After 9/11 Terrorists’ Plea Deal, Biden May Move Gitmo Inmates to U.S.

UPDATE: Secretary of Defense Lloyd Austin withdrew the plea deals for 9/11 terror attack mastermind Khalid Shaikh Mohammad and two other terrorists.

(Dmytro “Henry” Aleksandrov, Headline USA) The White House confirmed on Aug. 1, 2024, that Joe Biden is “determined” to close the Guantánamo Bay prison before leaving office at the beginning of 2025.

The news came after it was announced that the Biden administration offered three plea deals for al-Qaida terrorists who were responsible for the 9/11 attack and are now held at the military facility.

The New York Post reported that Biden was not responsible for the plea deal negotiations that took the death penalty off the table for the terrorists, among whom was 9/11 mastermind Khalid Sheikh Mohammed.

“Does the president still plan to close the Guantanamo Bay prison before he leaves office? Is there a realistic pathway to do that in the next six months?” a journalist asked at one of the White House briefings.

White House press secretary Karine Jean-Pierre gave a vague response.
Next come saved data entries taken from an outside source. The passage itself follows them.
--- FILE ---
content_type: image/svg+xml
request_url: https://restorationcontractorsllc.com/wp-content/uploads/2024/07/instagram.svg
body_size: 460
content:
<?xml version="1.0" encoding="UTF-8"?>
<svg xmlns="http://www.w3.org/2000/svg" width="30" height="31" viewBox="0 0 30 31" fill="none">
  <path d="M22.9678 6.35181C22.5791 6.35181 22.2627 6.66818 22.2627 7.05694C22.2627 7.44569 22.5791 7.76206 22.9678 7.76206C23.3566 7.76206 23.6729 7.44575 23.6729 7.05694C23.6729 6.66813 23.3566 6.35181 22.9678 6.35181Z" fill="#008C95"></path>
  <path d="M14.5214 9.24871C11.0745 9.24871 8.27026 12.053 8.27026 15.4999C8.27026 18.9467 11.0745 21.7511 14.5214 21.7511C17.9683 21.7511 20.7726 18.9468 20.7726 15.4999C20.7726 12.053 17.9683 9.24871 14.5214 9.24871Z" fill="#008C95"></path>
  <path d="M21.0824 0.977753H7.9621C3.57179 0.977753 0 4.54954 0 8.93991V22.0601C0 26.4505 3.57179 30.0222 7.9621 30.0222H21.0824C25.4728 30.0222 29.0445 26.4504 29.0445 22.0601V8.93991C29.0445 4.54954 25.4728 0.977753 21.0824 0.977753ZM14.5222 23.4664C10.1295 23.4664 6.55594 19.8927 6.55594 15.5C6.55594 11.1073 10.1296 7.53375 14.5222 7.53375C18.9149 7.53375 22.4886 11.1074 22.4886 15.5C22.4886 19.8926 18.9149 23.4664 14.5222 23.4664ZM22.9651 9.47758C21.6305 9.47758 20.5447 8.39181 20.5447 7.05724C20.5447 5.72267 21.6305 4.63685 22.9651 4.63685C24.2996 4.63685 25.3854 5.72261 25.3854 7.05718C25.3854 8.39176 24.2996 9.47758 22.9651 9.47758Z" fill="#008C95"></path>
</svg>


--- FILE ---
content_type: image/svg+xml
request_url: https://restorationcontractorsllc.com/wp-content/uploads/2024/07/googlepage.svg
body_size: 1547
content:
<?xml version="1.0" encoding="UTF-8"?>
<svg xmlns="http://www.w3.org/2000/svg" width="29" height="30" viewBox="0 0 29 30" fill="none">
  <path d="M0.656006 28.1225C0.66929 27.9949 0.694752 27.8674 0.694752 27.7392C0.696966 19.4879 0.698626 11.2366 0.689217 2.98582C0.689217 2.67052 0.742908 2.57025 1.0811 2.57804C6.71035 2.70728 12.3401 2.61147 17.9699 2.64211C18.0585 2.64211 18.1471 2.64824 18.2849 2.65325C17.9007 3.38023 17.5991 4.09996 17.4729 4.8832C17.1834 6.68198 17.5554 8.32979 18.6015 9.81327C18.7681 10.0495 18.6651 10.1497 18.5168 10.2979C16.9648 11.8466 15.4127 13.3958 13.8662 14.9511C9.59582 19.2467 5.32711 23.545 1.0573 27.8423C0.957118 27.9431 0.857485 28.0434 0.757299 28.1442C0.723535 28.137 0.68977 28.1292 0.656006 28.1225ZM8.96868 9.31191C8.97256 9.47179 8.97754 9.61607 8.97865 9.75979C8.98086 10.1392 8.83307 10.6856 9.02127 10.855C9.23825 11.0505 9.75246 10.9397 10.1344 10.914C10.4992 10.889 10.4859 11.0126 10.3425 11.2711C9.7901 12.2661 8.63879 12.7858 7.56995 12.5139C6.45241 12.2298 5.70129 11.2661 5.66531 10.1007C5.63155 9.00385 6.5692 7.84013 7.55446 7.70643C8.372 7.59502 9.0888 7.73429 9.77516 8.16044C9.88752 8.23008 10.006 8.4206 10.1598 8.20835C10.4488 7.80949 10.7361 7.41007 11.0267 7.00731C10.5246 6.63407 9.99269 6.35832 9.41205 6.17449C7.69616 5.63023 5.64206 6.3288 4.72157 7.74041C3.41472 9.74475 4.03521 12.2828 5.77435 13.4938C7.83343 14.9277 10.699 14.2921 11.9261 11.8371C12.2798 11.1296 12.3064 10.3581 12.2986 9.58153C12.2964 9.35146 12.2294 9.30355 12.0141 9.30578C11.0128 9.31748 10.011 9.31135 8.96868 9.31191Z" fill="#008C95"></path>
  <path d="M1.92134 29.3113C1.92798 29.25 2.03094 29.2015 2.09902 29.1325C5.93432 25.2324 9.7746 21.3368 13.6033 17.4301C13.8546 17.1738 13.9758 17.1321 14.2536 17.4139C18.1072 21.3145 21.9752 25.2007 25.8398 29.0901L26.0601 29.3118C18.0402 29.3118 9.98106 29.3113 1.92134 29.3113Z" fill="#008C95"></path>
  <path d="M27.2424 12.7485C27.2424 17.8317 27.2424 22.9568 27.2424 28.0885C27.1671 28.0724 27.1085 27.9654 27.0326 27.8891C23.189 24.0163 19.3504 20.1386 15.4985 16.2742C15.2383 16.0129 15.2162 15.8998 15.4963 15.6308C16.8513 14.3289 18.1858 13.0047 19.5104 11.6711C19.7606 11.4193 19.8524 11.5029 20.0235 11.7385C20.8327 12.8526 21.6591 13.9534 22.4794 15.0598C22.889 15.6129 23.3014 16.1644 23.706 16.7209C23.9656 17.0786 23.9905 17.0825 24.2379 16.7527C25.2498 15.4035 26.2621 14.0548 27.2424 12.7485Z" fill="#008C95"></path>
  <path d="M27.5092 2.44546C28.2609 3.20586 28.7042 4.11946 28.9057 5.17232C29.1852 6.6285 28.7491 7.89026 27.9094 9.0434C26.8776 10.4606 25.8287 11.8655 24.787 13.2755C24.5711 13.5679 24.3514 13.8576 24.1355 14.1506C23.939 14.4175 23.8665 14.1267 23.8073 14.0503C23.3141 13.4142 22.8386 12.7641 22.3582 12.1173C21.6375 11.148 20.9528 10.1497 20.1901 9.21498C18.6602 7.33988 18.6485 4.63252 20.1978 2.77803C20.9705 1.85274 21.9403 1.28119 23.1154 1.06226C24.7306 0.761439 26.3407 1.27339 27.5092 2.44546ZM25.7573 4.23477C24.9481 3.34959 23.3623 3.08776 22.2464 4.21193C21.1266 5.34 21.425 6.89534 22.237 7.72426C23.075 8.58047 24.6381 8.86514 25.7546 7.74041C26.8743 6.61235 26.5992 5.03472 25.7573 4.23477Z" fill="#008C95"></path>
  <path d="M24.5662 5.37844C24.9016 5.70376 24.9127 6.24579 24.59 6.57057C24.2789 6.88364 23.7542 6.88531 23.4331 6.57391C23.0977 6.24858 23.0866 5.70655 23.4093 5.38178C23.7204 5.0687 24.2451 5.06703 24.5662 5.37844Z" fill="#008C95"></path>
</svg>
“That’s still something that the president wants to do and get done. As far as a timeline, I don’t have anything for you here, but obviously, this is something that he wanted to be done under his administration. I just don’t have anything else to read out or preview at this time, but it is something that he’s determined to get done,” she said.

Mohammed, who reportedly plotted the terror attacks that killed about 3,000 people in New York City, at the Pentagon and in Pennsylvania, was captured in Pakistan in 2003.

During the same year, two supposed co-conspirators, Walid Muhammad Salih Mubarak Bin Attash and Mustafa Ahmed Adam al Hawsawi were captured as well.

All of them accepted plea deals that’ll guarantee they’ll be spared the death penalty. It is not clear where exactly the terrorists will serve out their life prison sentences.

In 2018, Congress decided to restrict the use of funds to transfer Mohammed specifically to the territory of the United States.

Soon after the news broke out, 9/11 victims’ families said that they thought that the men deserved to stand trial and be executed. To avoid even more considerable backlash from the public, White House national security adviser Jake Sullivan suggested that Biden was not responsible for the plea deal, even though he previously supported closing the prison.

“The president had no role, the vice president had no role, I had no role and the White House had no role. And we were informed yesterday—the same day that they went out publicly—that this pretrial agreement had been accepted by the convening authority,” he said.